▸ WHAT THE EXERCISE ASKS
Which of the lines below contain the string "frame"? Pull each one out of the data.
------------------------------------
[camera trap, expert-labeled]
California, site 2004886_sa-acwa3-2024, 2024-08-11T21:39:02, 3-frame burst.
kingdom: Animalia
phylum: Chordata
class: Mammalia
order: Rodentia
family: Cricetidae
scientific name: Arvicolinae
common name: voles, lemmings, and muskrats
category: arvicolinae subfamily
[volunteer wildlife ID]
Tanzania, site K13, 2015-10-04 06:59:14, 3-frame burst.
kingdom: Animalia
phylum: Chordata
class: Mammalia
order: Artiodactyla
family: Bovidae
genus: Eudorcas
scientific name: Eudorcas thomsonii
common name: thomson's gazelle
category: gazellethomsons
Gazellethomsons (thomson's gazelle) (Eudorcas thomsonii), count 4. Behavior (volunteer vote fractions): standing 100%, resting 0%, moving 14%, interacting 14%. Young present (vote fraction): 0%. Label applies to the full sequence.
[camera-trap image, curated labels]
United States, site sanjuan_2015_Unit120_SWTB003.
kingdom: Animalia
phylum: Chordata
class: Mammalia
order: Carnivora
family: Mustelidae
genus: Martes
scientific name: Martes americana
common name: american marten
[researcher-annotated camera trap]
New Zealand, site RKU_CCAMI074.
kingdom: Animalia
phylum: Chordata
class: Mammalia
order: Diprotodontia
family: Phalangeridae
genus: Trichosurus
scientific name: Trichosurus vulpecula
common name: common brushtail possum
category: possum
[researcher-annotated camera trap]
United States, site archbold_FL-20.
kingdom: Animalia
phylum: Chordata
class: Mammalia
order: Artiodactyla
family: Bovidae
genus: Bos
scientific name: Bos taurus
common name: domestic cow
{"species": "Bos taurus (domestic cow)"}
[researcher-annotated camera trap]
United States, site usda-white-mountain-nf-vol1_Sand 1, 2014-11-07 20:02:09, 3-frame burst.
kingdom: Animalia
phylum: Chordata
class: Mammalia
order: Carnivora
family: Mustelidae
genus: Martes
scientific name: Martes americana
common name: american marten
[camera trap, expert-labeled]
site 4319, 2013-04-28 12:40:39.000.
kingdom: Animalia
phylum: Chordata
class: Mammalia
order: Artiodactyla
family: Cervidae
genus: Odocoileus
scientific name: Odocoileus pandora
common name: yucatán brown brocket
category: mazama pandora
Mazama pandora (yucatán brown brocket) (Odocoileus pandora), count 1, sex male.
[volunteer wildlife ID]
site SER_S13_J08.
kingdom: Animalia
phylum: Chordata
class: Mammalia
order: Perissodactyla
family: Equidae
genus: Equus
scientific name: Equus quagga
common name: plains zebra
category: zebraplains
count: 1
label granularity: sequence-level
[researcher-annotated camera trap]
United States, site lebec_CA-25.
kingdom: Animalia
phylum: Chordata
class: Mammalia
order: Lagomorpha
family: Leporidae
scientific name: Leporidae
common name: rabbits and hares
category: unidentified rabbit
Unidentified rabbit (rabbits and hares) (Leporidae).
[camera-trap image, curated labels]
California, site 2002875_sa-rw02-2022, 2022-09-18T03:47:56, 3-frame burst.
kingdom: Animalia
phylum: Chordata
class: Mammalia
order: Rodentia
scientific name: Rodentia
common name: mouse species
------------------------------------
▸ EXERCISE ANSWER
California, site 2004886_sa-acwa3-2024, 2024-08-11T21:39:02, 3-frame burst.
Tanzania, site K13, 2015-10-04 06:59:14, 3-frame burst.
United States, site usda-white-mountain-nf-vol1_Sand 1, 2014-11-07 20:02:09, 3-frame burst.
California, site 2002875_sa-rw02-2022, 2022-09-18T03:47:56, 3-frame burst.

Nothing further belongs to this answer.